═══ PASSAGE FOR REVIEW ═══

Women Are Breaking Into Nontraditional Occupations, But Still, Face Discrimination Based Off Gender.

 

There’s no doubt that women do not face the same injustices they did 20-30 years ago and reform in gender equality is being fought for every day, especially in the workplace. Women account for nearly half of the U.S. workforce. And as we continue to see this growth in women’s labor force participation we are also seeing women breaking into “nontraditional” occupations. But while gender equality in the workplace continues to become a much-discussed topic, women continue to face discrimination based on gender, making the path to achieve parity much longer.

Pew Research reports that roughly four-in-ten working women in the United States have said they faced discrimination on the job. That’s roughly under half of the women in the workforce. This discrimination based off gender ranges in different forms from personal experiences to other obvious gaps such as, doing the same job as a male counterpart but earning less or being passed on an important opportunity despite having the same experience.

 

A big demographic difference in discrimination women face is with their level of education. Women with higher education clearly stand out. Among employed women, Pew Research reports those with a bachelor degree or higher report experiencing discrimination at higher rates than women with less education. An obvious reason for this is that work industries such as law or medicine, have traditionally been male-dominated for years. A woman with a leadership role now has to challenge the norms and differences that come with that role.

 

 

“There is this preconceived notion that I am the legal assistant; I’ve even had a prosecutor stop as we were walking to court, and ask me where my client’s attorney was because we needed a licensed attorney to speak to the judge”

═══

- _WORK INSTRUCTION_:
Extend the article on gender discrimination against women in nontraditional occupations, picking up after the quoted remark about being mistaken for a legal assistant.

═══ SUPPLIED MATERIAL ═══

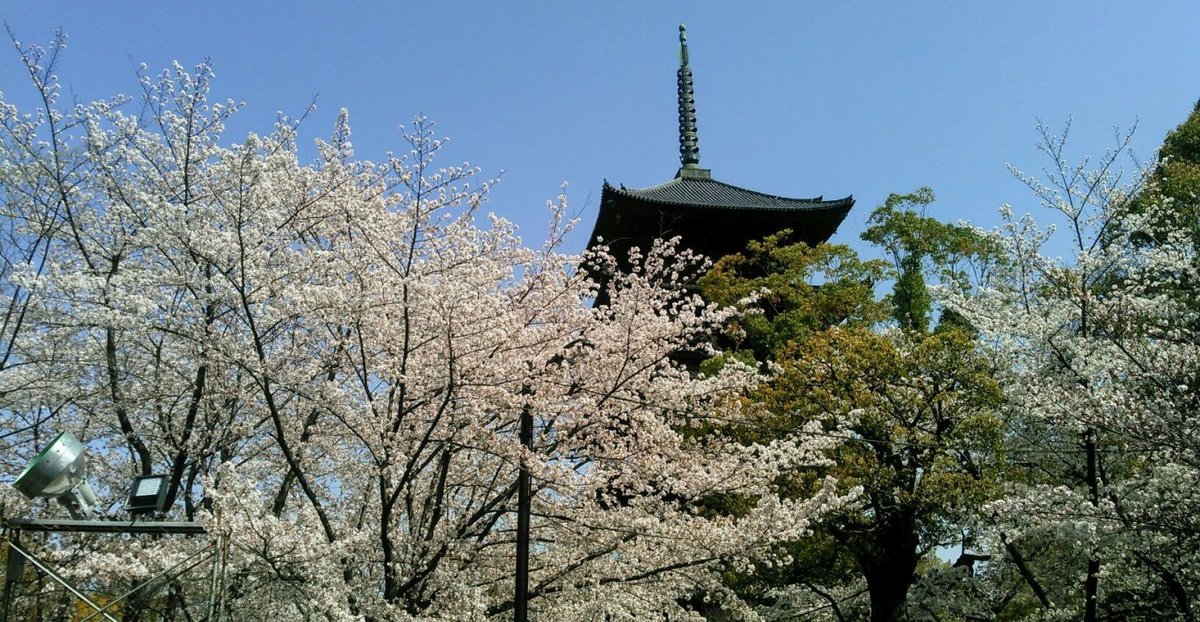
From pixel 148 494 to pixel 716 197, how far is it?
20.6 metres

═══
═══ SUPPLIED MATERIAL ═══

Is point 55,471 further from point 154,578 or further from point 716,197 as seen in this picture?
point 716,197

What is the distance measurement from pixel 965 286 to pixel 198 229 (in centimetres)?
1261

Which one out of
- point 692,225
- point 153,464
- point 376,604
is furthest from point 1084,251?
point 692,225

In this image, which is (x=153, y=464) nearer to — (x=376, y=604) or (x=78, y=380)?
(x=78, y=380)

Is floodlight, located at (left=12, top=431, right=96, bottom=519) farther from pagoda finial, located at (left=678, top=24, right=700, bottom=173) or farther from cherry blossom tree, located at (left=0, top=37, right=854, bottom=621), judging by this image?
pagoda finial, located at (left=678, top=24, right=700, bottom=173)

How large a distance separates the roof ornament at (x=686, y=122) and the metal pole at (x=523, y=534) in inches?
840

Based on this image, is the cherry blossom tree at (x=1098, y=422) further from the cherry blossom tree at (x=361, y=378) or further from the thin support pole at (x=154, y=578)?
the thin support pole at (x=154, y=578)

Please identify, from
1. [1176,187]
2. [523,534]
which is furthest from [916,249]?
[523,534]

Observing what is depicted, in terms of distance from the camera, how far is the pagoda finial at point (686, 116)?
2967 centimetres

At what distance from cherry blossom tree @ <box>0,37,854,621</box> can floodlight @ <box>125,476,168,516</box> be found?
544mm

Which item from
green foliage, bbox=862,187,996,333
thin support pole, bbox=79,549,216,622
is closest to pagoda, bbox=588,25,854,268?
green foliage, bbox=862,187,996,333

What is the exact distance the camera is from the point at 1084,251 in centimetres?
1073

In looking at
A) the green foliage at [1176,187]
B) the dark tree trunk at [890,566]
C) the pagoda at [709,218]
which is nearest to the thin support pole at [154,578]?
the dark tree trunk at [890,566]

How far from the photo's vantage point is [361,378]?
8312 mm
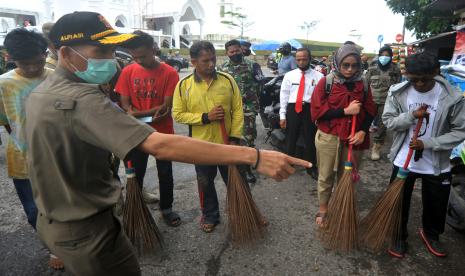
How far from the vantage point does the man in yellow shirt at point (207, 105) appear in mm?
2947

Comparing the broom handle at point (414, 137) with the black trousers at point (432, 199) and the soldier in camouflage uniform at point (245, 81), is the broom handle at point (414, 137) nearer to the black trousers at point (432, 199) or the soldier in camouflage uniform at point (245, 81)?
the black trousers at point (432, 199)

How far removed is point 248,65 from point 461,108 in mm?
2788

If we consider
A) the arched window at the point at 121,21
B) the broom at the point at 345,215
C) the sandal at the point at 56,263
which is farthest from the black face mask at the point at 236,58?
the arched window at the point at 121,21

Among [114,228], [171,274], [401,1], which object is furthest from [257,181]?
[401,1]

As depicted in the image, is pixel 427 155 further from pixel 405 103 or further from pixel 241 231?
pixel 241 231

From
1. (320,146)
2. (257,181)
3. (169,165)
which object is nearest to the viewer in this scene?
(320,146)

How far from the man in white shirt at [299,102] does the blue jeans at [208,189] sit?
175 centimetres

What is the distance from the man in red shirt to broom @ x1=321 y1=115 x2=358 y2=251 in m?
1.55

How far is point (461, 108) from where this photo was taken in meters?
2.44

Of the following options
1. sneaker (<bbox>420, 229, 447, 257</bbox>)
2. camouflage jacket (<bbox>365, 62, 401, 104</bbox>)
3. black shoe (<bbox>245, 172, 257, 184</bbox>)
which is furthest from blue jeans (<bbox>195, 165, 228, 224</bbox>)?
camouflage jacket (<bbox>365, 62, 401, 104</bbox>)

═══

- _EXPECTED OUTPUT_:
Aroosa Nizami practices Criminal Defense at Matthew Pillado, PLLC. She earned her Juris Doctorate degree from American University Washington College of Law and has been practicing law since November of 2017. Despite being a well-educated and accomplished woman, Nizami faces discrimination based on her gender in her work quite often.

She has been called cute, pretty, honey, sweetie and lady by bailiffs, prosecutors, and even other defense attorneys while in a courtroom. Although she states not all courts are like this, it can still be very daunting for a new, young, female attorney. There have even been situations in which other male counterparts assume she is not a licensed attorney at all.

“There is this preconceived notion that I am the legal assistant; I’ve even had a prosecutor stop as we were walking to court, and ask me where my client’s attorney was because we needed a licensed attorney to speak to the judge,” said Nizami. “I was shocked because I have been corresponding with that ADA through email and previously spoke to him in court and this whole time he thought I was either the assistant or an unlicensed intern.”

How can this glass ceiling be broken for women like Nizami. Merriam-Webster defines glass ceiling as “an intangible barrier within a hierarchy that prevents women or minorities from obtaining upper-level positions.” Closing the gender gap is the most important issue of equal rights but a solution to this problem isn’t something simple like hiring more women. This problem runs deeper. To get down to the root of the problem companies, industries, and society in general need to focus on addressing prejudice that presents itself in places of employment and take action.

The Houston Chronicle reported, industries can provide training in gender equality by teaching how to identify discrimination when it takes place, how to deal with the situation and how to prevent it from happening in the future. Another idea The Chron reports is establishing policies to promote gender equality. For example, a policy that ensures men and women are compensated equally for performing the same work and ensure that both genders are treated equally in recruitment, training, hiring, and promotion.

These are just a few ways we can address discrimination but it will take the effort from everyone, men and women to create change in order to close the gender gap completely. But for now, to any young women with a dream of one day becoming an attorney, a doctor, a teacher, wanting to become virtually  anything, Nizami wants to remind you,

“that the simple act of waking up every morning and going to work is changing the way people view women in this world, it’s not easy nor is it supposed to be but that is what makes the job worthwhile”.